**Required work**.
1. Reproduce the passage of the PubsubIO text below between "- The topic name must begin" and "a Pub/Sub subscription.", inclusive.
2. Answer these questions using the PubsubIO text below.
(a) What is the maximum length of a Pub/Sub topic name?
(b) When you provide a topic name, what does Dataflow automatically create?
(c) Before applying which transforms should a windowing strategy be applied to a PCollection created with PubsubIO.Read?

**Text extract**.
........
The built-in Read
and Write
transforms for Pub/Sub are included in PubsubIO
. You can use PubsubIO
to
read data from (or write data to) a Pub/Sub topic or subscription. In addition, you can achieve
exactly once processing of Pub/Sub message streams, as PubsubIO
de-duplicates
messages based on custom message identifiers or identifiers
assigned by Pub/Sub.
Note: By default, PubsubIO
transforms create unbounded
PCollection
s. After you create a PCollection
by using
PubsubIO.Read
, you should apply a windowing
strategy to that PCollection
before applying any transforms that group elements,
such as GroupByKey or
Combine.
Specifying a Pub/Sub Topic or Subscription
To use PubsubIO
, you can provide either the name of a Pub/Sub topic, or a
subscription that you've already created for a given topic. If you use a PubsubIO
transform with a topic name, Dataflow automatically creates and manages a subscription for you
behind the scenes.
Specifying a Pub/Sub Topic
When you use PubsubIO
, you can choose to specify a Pub/Sub topic to read from or
write to. When you provide a topic name, Dataflow automatically creates a subscription to
that topic for you. Dataflow begins reading from the topic from the time your pipeline starts;
any data published to the topic before your actual pipeline starts will not be available to your
pipeline.
Note: Dataflow creates the necessary Pub/Sub subscription as part of your
pipeline's setup. As pipeline setup times can vary depending on the number of Compute Engine
instances and other resources allocated in Cloud Platform, it can be difficult to know exactly
when your pipeline has begun reading from the Pub/Sub topic. If you need more fine control over
data read and write timing, you can Create and Manage Your Own
Subscription to a Pub/Sub topic, and pass that subscription to PubsubIO
. See
Specifying a Pub/Sub Subscription for more information.
The topic name you provide should follow the format projects/<Cloud Platform Project
Name>/topics/<topic name>
, where the project name is the name of the project that
owns the topic. In addition, the topic name should satisfy the following requirements:
- The topic name must be between 3 and 255 characters in length.
- The topic name may only contain lowercase letters, numbers, dashes ("-"), underscores ("_") and periods (".").
- The topic name must begin with a letter.
- The topic name must end with either a letter or a number.
- The topic name cannot begin with the prefix "
goog
".
Specifying a Pub/Sub Subscription
When you use a PubsubIO
transform, you can choose to specify a Pub/Sub subscription
to use when reading from or writing to a particular Pub/Sub topic. To use a subscription, you
must have already created and managed the subscription yourself; see the
Pub/Sub Subscriber Documentation for more information on creating
a Pub/Sub subscription.
The subscription name you provide should follow the format /projects/<Cloud Platform
Project Name>/subscriptions/<subscription name>
, where the project name is the
name of the project that owns the subscription. In addition, the subscription name you provide
must meet the following requirements:
- The subscription name must be between 3 and 255 characters in length.
- The subscription name may only contain lowercase letters, numbers, dashes ("-"), underscores ("_") and periods (".").
- The subscription name must begin with a letter.
- The subscription name must end with either a letter or a number.
........
**Data segment**.
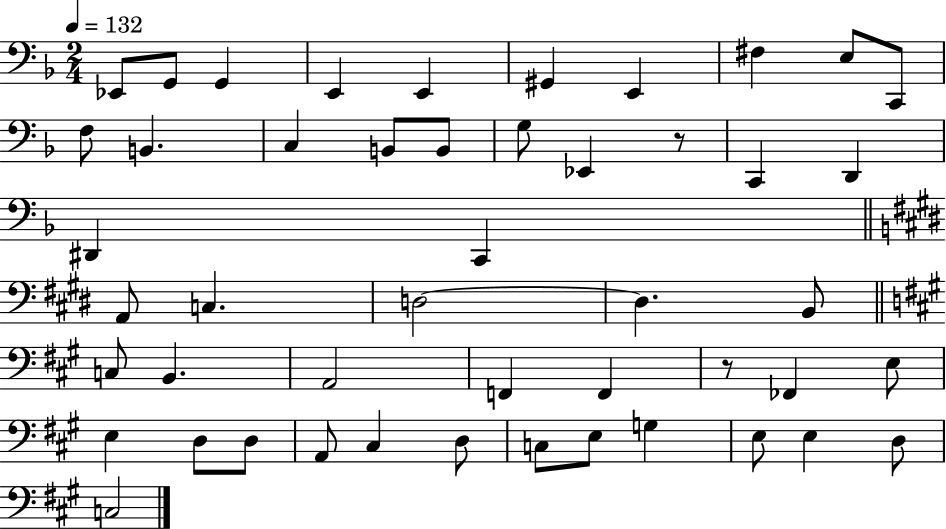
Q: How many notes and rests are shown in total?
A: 48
........
**Responses to the tasks**.
1.
- The topic name must begin with a letter.
- The topic name must end with either a letter or a number.
- The topic name cannot begin with the prefix "
goog
".
Specifying a Pub/Sub Subscription
When you use a PubsubIO
transform, you can choose to specify a Pub/Sub subscription
to use when reading from or writing to a particular Pub/Sub topic. To use a subscription, you
must have already created and managed the subscription yourself; see the
Pub/Sub Subscriber Documentation for more information on creating
a Pub/Sub subscription.

2.
(a) 255 characters.
(b) A subscription to that topic.
(c) Transforms that group elements, such as GroupByKey or Combine.